<<<<
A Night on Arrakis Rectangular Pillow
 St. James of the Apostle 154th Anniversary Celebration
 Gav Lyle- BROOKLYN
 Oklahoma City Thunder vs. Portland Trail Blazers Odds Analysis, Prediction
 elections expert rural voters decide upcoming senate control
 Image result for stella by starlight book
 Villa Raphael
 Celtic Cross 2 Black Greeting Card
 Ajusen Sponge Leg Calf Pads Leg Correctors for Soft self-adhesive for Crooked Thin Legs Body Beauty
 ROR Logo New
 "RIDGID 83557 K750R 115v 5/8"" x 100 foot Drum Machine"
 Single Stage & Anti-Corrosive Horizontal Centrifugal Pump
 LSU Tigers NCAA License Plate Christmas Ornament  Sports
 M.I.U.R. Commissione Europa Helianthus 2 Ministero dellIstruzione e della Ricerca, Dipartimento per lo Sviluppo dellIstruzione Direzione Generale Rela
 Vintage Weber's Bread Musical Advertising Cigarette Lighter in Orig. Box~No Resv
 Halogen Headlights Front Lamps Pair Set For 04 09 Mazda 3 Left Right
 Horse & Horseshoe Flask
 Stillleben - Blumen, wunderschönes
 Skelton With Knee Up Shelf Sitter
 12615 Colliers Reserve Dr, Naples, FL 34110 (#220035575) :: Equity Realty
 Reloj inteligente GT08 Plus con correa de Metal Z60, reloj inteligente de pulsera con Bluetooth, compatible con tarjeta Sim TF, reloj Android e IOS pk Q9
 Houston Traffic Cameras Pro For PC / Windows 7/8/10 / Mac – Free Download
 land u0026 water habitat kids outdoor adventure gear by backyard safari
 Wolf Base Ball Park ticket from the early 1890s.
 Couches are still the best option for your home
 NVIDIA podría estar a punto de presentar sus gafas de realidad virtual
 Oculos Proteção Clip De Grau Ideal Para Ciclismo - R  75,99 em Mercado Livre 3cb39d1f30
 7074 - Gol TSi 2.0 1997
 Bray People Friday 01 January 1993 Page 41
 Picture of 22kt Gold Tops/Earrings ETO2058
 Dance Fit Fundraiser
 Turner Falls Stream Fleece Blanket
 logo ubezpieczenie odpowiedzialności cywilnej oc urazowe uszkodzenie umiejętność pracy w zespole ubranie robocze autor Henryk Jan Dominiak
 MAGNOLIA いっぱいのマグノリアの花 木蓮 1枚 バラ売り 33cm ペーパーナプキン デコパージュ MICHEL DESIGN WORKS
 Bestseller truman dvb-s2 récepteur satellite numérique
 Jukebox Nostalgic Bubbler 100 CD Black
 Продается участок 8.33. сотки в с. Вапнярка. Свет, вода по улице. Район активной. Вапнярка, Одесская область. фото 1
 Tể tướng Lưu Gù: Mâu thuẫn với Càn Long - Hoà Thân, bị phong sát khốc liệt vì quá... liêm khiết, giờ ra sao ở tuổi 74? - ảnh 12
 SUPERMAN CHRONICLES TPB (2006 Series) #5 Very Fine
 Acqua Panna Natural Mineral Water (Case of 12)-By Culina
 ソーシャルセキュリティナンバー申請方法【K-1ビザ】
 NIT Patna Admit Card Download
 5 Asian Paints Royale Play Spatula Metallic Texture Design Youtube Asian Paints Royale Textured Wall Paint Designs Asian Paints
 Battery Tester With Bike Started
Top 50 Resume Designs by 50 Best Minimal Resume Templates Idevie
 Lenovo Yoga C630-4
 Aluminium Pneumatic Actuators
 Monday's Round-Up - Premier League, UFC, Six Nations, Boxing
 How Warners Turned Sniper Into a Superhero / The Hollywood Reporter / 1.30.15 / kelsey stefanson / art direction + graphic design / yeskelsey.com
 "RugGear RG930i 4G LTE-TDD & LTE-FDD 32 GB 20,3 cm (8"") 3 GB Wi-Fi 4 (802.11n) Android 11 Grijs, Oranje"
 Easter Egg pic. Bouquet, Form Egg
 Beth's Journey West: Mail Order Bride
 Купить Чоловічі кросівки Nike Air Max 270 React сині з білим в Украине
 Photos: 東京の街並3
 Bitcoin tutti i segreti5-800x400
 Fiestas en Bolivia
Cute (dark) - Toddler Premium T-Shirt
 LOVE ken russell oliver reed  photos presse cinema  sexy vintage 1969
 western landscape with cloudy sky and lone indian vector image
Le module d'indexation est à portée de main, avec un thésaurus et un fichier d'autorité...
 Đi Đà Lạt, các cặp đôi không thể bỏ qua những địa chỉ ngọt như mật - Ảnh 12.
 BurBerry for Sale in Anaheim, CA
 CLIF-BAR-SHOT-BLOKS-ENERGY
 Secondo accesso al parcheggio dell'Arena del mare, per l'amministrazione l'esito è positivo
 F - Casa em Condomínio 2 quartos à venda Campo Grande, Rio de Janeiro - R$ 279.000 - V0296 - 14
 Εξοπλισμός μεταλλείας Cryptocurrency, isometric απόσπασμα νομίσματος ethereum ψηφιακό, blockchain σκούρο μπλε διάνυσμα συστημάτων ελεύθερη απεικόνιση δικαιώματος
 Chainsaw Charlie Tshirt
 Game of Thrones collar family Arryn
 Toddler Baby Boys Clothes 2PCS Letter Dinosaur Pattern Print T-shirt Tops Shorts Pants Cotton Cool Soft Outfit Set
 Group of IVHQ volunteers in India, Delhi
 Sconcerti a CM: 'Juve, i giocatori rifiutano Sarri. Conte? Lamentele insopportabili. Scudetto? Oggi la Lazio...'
>>>>
Keeping every line exactly as it is, copy all the records.

-- Response to this task --
A Night on Arrakis Rectangular Pillow
 St. James of the Apostle 154th Anniversary Celebration
 Gav Lyle- BROOKLYN
 Oklahoma City Thunder vs. Portland Trail Blazers Odds Analysis, Prediction
 elections expert rural voters decide upcoming senate control
 Image result for stella by starlight book
 Villa Raphael
 Celtic Cross 2 Black Greeting Card
 Ajusen Sponge Leg Calf Pads Leg Correctors for Soft self-adhesive for Crooked Thin Legs Body Beauty
 ROR Logo New
 "RIDGID 83557 K750R 115v 5/8"" x 100 foot Drum Machine"
 Single Stage & Anti-Corrosive Horizontal Centrifugal Pump
 LSU Tigers NCAA License Plate Christmas Ornament  Sports
 M.I.U.R. Commissione Europa Helianthus 2 Ministero dellIstruzione e della Ricerca, Dipartimento per lo Sviluppo dellIstruzione Direzione Generale Rela
 Vintage Weber's Bread Musical Advertising Cigarette Lighter in Orig. Box~No Resv
 Halogen Headlights Front Lamps Pair Set For 04 09 Mazda 3 Left Right
 Horse & Horseshoe Flask
 Stillleben - Blumen, wunderschönes
 Skelton With Knee Up Shelf Sitter
 12615 Colliers Reserve Dr, Naples, FL 34110 (#220035575) :: Equity Realty
 Reloj inteligente GT08 Plus con correa de Metal Z60, reloj inteligente de pulsera con Bluetooth, compatible con tarjeta Sim TF, reloj Android e IOS pk Q9
 Houston Traffic Cameras Pro For PC / Windows 7/8/10 / Mac – Free Download
 land u0026 water habitat kids outdoor adventure gear by backyard safari
 Wolf Base Ball Park ticket from the early 1890s.
 Couches are still the best option for your home
 NVIDIA podría estar a punto de presentar sus gafas de realidad virtual
 Oculos Proteção Clip De Grau Ideal Para Ciclismo - R  75,99 em Mercado Livre 3cb39d1f30
 7074 - Gol TSi 2.0 1997
 Bray People Friday 01 January 1993 Page 41
 Picture of 22kt Gold Tops/Earrings ETO2058
 Dance Fit Fundraiser
 Turner Falls Stream Fleece Blanket
 logo ubezpieczenie odpowiedzialności cywilnej oc urazowe uszkodzenie umiejętność pracy w zespole ubranie robocze autor Henryk Jan Dominiak
 MAGNOLIA いっぱいのマグノリアの花 木蓮 1枚 バラ売り 33cm ペーパーナプキン デコパージュ MICHEL DESIGN WORKS
 Bestseller truman dvb-s2 récepteur satellite numérique
 Jukebox Nostalgic Bubbler 100 CD Black
 Продается участок 8.33. сотки в с. Вапнярка. Свет, вода по улице. Район активной. Вапнярка, Одесская область. фото 1
 Tể tướng Lưu Gù: Mâu thuẫn với Càn Long - Hoà Thân, bị phong sát khốc liệt vì quá... liêm khiết, giờ ra sao ở tuổi 74? - ảnh 12
 SUPERMAN CHRONICLES TPB (2006 Series) #5 Very Fine
 Acqua Panna Natural Mineral Water (Case of 12)-By Culina
 ソーシャルセキュリティナンバー申請方法【K-1ビザ】
 NIT Patna Admit Card Download
 5 Asian Paints Royale Play Spatula Metallic Texture Design Youtube Asian Paints Royale Textured Wall Paint Designs Asian Paints
 Battery Tester With Bike Started
Top 50 Resume Designs by 50 Best Minimal Resume Templates Idevie
 Lenovo Yoga C630-4
 Aluminium Pneumatic Actuators
 Monday's Round-Up - Premier League, UFC, Six Nations, Boxing
 How Warners Turned Sniper Into a Superhero / The Hollywood Reporter / 1.30.15 / kelsey stefanson / art direction + graphic design / yeskelsey.com
 "RugGear RG930i 4G LTE-TDD & LTE-FDD 32 GB 20,3 cm (8"") 3 GB Wi-Fi 4 (802.11n) Android 11 Grijs, Oranje"
 Easter Egg pic. Bouquet, Form Egg
 Beth's Journey West: Mail Order Bride
 Купить Чоловічі кросівки Nike Air Max 270 React сині з білим в Украине
 Photos: 東京の街並3
 Bitcoin tutti i segreti5-800x400
 Fiestas en Bolivia
Cute (dark) - Toddler Premium T-Shirt
 LOVE ken russell oliver reed  photos presse cinema  sexy vintage 1969
 western landscape with cloudy sky and lone indian vector image
Le module d'indexation est à portée de main, avec un thésaurus et un fichier d'autorité...
 Đi Đà Lạt, các cặp đôi không thể bỏ qua những địa chỉ ngọt như mật - Ảnh 12.
 BurBerry for Sale in Anaheim, CA
 CLIF-BAR-SHOT-BLOKS-ENERGY
 Secondo accesso al parcheggio dell'Arena del mare, per l'amministrazione l'esito è positivo
 F - Casa em Condomínio 2 quartos à venda Campo Grande, Rio de Janeiro - R$ 279.000 - V0296 - 14
 Εξοπλισμός μεταλλείας Cryptocurrency, isometric απόσπασμα νομίσματος ethereum ψηφιακό, blockchain σκούρο μπλε διάνυσμα συστημάτων ελεύθερη απεικόνιση δικαιώματος
 Chainsaw Charlie Tshirt
 Game of Thrones collar family Arryn
 Toddler Baby Boys Clothes 2PCS Letter Dinosaur Pattern Print T-shirt Tops Shorts Pants Cotton Cool Soft Outfit Set
 Group of IVHQ volunteers in India, Delhi
 Sconcerti a CM: 'Juve, i giocatori rifiutano Sarri. Conte? Lamentele insopportabili. Scudetto? Oggi la Lazio...'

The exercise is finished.